Beginning with the line that has "echange, troc Lara" and ending with the line that has "par Kami Garcia", retype the entries below exactly, except for the pictures.

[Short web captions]
-------------------------

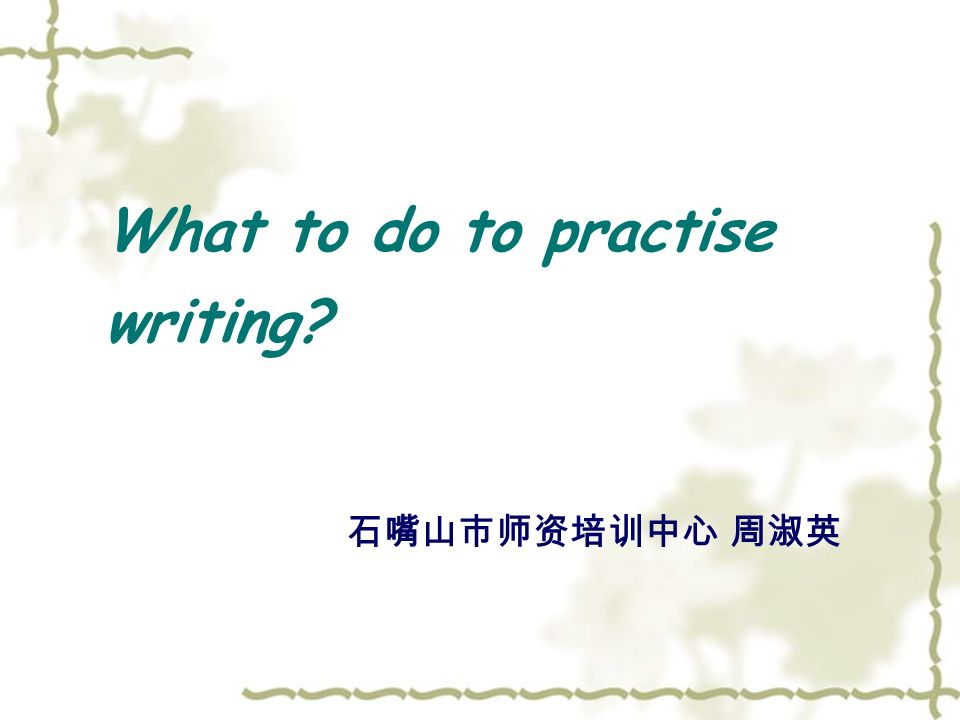 What to do to practise writing 石嘴山市师资培训中心 周淑英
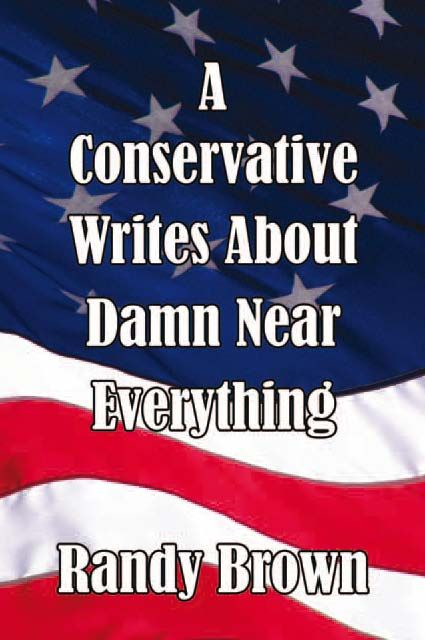 A Conservative Writes About Damn Near Everything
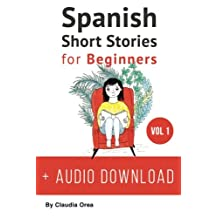 Spanish: Short Stories for Beginners: Improve your reading and listening skills in Spanish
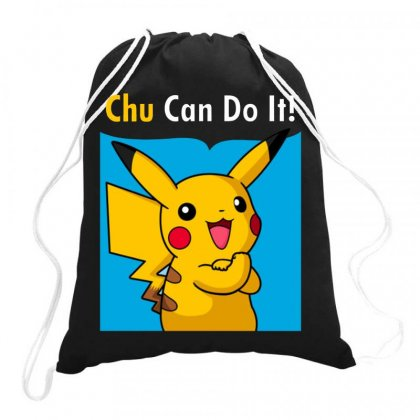 Chu Can Do It! Drawstring Bags Designed By Joo Joo Designs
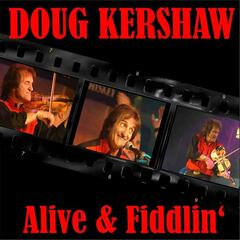 Alive & Fiddlin'
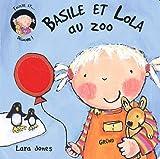 echange, troc Lara Jones - Basile et Lola au zoo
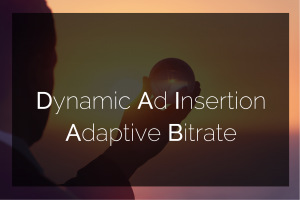 Looking at trends: Dynamic Ad Insertion and Adaptive Bitrate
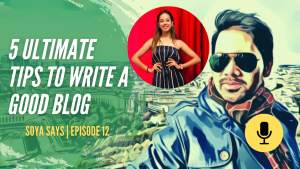 5 Ultimate Tips to write a good Blog shoaibqureshi soya says podcast - Podcast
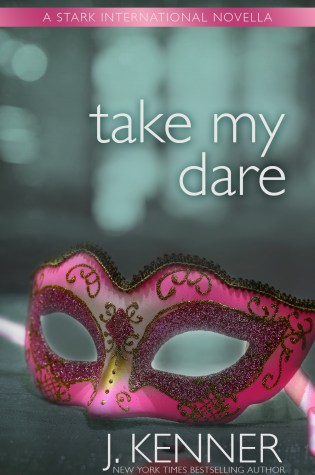 Cover Reveal: Take My Dare by J. Kenner @juliekenner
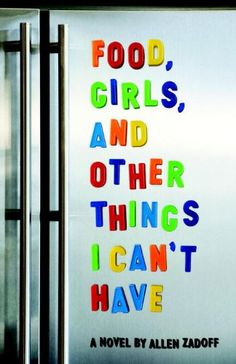 Food, Girls, and Other Things I Can't Have by Allen Zadoff http://www.amazon.com/dp/1606841513/ref=cm_sw_r_pi_dp_staVwb00DRDBF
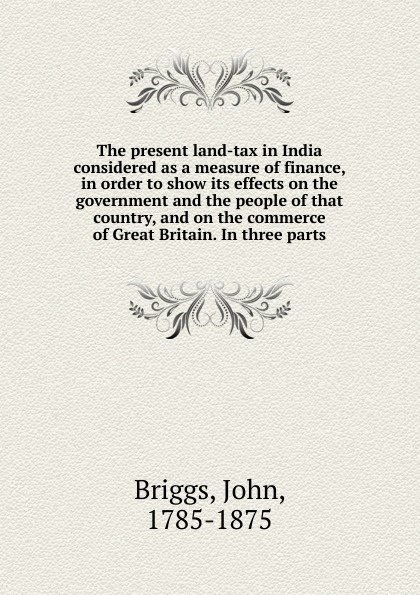 John Briggs The present land-tax in India considered as a measure of finance, in order to show its effects on the government and the people of that country, and on the commerce of Great Britain. In three parts f m eden eight letters on the peace and on the commerce and manufactures of great britain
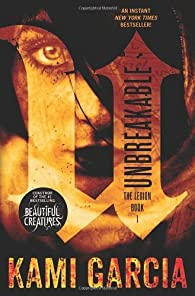 Unbreakable  by Kami Garcia par Kami Garcia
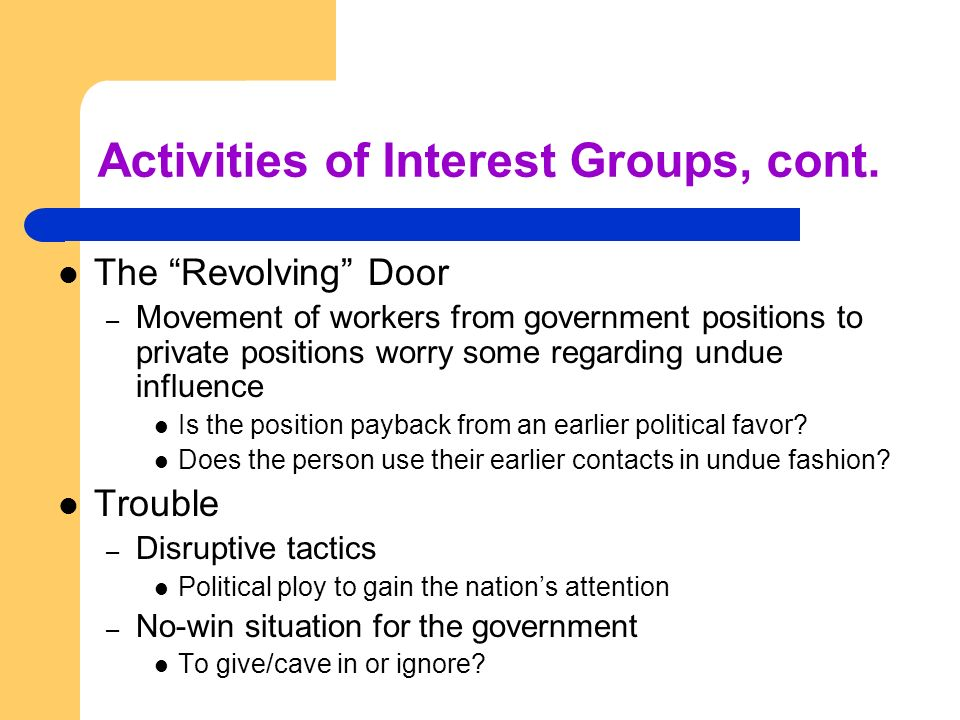Activities of Interest Groups, cont. The Revolving Door – Movement of workers from government positions to private positions worry some regarding undu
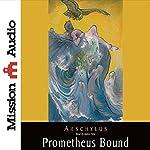 Prometheus Bound |  Aeschylus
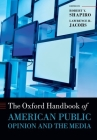 Oxford Handbook of American Public Opinion and the Media Cover Image
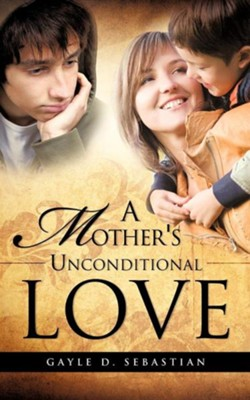 A Mother's Unconditional Love  -     By: Gayle D. Sebastian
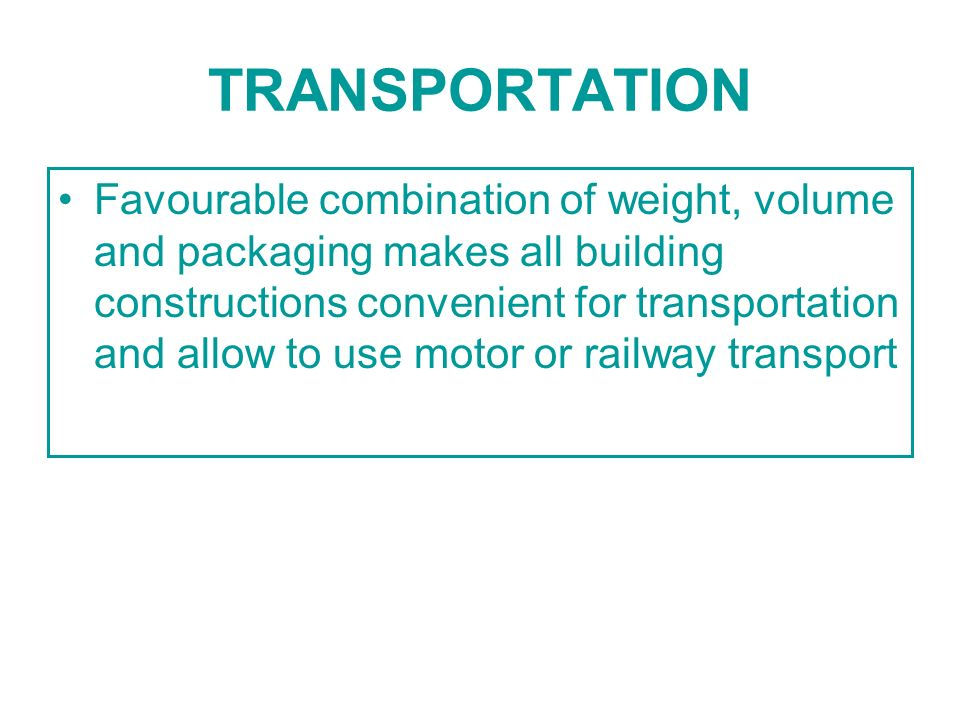 TRANSPORTATION Favourable combination of weight, volume and packaging makes all building constructions convenient for transportation and allow to use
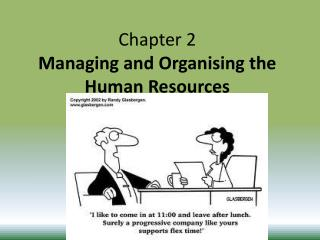 Chapter 2 Managing and Organising the Human Resources
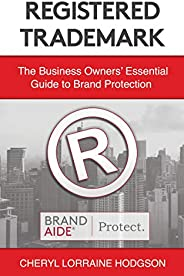 Registered Trademark: The Business Owners' Essential Guide to Brand Protection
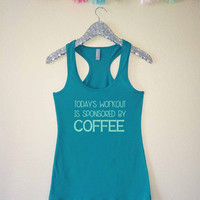 Today's Workout is Sponsored By Coffee Tank Top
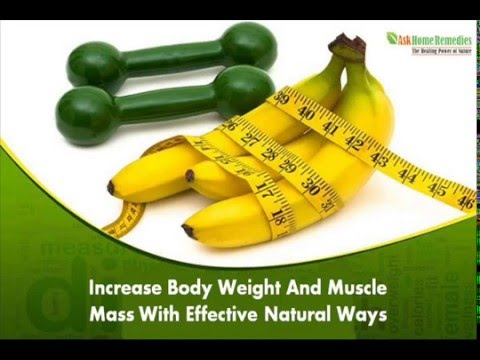 Increase Body Weight And Muscle Mass With Effective ...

-------------------------

→ **Final answer**
 echange, troc Lara Jones - Basile et Lola au zoo
 Looking at trends: Dynamic Ad Insertion and Adaptive Bitrate
 5 Ultimate Tips to write a good Blog shoaibqureshi soya says podcast - Podcast
 Cover Reveal: Take My Dare by J. Kenner @juliekenner
 Food, Girls, and Other Things I Can't Have by Allen Zadoff http://www.amazon.com/dp/1606841513/ref=cm_sw_r_pi_dp_staVwb00DRDBF
 John Briggs The present land-tax in India considered as a measure of finance, in order to show its effects on the government and the people of that country, and on the commerce of Great Britain. In three parts f m eden eight letters on the peace and on the commerce and manufactures of great britain
 Unbreakable  by Kami Garcia par Kami Garcia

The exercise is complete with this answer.